Combined Ileoileal and Ileocolic Intussusception Secondary to Inflammatory Fibroid Polyp in an Adult: A Case Report
Intestinal intussusception is relatively rare in adults and accounts for approximately 5% of intestinal obstruction. Intussusception is classified into subtypes according to the location, including ileoileal, ileocolic, ileo-ileocolic, colo-colic, jejuno-ileal, or jejuno-jejunal; the ileocolic type being the most common. However, intussusception of a combination of different subtypes has rarely been reported in the available literature. Abdominal computed tomography (CT) is the most accurate tool to evaluate intestinal intussusception. The pathological lead point in the intestine typically results in adult intussusception. Surgical intervention is usually adopted in cases of adult intussusception due to a high incidence of underlying bowel malignancy.
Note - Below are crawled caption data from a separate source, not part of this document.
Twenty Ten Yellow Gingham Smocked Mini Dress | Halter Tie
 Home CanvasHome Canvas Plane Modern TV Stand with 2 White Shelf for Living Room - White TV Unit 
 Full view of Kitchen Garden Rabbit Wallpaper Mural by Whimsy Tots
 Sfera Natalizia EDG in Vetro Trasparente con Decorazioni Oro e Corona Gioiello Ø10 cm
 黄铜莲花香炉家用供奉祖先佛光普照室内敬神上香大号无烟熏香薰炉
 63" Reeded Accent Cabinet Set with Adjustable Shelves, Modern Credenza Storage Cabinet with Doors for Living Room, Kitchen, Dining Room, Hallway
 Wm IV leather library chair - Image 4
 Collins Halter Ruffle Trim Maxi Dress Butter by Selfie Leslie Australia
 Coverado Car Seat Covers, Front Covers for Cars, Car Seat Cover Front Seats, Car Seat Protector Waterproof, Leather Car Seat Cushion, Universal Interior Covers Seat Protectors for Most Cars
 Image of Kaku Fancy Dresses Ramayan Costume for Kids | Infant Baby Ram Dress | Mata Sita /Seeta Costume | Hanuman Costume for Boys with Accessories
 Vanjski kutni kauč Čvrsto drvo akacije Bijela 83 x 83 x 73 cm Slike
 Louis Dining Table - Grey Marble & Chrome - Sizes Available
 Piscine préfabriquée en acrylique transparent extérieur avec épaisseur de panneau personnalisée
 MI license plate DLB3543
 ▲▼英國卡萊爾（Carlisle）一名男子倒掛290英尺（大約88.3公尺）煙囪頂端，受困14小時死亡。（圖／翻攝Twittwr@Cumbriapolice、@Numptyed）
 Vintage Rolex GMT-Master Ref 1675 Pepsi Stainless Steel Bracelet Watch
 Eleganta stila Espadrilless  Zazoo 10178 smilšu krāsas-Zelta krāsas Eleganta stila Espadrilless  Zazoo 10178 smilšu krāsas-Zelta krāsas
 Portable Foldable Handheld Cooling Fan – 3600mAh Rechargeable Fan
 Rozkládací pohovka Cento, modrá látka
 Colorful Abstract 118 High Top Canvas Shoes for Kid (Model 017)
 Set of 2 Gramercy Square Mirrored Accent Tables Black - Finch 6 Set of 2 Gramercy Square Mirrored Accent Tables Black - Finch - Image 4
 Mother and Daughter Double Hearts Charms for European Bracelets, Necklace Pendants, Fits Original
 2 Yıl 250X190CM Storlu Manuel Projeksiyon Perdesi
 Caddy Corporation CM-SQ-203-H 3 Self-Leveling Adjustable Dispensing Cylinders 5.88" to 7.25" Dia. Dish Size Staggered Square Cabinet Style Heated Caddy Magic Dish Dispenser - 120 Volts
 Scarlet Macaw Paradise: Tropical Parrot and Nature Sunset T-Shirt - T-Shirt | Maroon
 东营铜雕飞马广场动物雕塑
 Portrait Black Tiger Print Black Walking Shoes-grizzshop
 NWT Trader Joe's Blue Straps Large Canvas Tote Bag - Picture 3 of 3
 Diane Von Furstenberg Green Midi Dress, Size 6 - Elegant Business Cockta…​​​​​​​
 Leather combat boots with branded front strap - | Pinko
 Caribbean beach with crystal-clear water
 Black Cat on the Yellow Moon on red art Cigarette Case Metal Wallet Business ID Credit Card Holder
An inflammatory fibroid polyp (IFP) is one of the uncommon benign neoplasms of the gastrointestinal (GI) system, which can result in intestinal intussusception. Herein, we present a case of a 50-year-old female with combined ileoileal and ileocolic intussusception, which was initially diagnosed by abdominal CT. Therefore, laparoscopic right hemicolectomy surgery was performed, confirming the final diagnosis as ileoileal and ileocolic intussusception secondary to IFP.